The author masterfully captures the bleak isolation of the remote rural area and the inward looking nature of the paysans farming the land and running the mills. Their guarded, cagey character is central to the narrative; it permeates the entire story. Everyone have an unspoken past. Some are burdened with shame, others with pent-up secrets, many with inappropriate lusts and most with gnawing regrets.

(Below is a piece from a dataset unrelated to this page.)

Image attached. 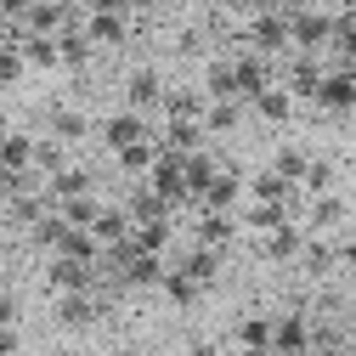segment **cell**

Though quintessentially French, it could be about rural people almost anywhere, for whom land is everything, almost as important as people, and sometimes more. Toil and suffering infuse the narrative; these paysans acquired whatever wealth they have through generations of sweat and blood. They foster an innate distrust of everyone, strangers and neighbours alike. They wouldn’t hesitate to harbour a criminal who’s one of themselves, rather than involve the authorities, the outsiders.

Illness is rarely mentioned, except when it’s denied. Sylvio describes such a denial when he asks the old farmer Declos if he’s ill. “But he’s a true farmer: Illness is shameful and must be concealed until the last possible moment, until death is seeping from your pores.” So, as Sylvio expects, Daclos declares that he is perfectly fine, merely, tired.

Money is rarely plentiful; land is like blood, and even one’s own life is measured against its likely return on investment. When the doctor tells old Decros that he needs an urgent operation that will be costly, the old man thinks for a long moment and then asks the doctor how long it would add to his life. The doctor says “about 4 or 5 years.” The old man goes silent again, this time for a few minutes, apparently calculating. Finally, he concludes that 4 or 5 years is not a reasonable return on the money, since the likely quality of his life during those rescued years would not be very good. With cold practicality, he decides against the surgery.

Though this may seem like a dark, depressing novel, it is not. On the contrary, the characters display all aspects of human nature; many are likeable and easy to empathize with, especially the narrator, Sylvio. Tantalizingly, the author peels away layer after layer of each character’s nature, slowly revealing that nothing is as it seems; the pious, generous parents conceal a shameful past; the reserved and innocent young woman about to be married may not be as chaste as she and her parents want everyone to believe.

The author’s tremendous talent is evident in every line. In so many paragraphs, as the reader’s mind is just about to formulate thoughts, the author anticipates those thoughts and expresses them so much more succinctly than most of us could hope to do. In the process she reveals things about our feelings that we never realized existed; surely it’s the sign of a great writer to know the reader better that we know ourselves. This exceptional novel leads us through obscure backwoods of human nature and, spellbound, we gladly go wherever this inspired author decides to take us.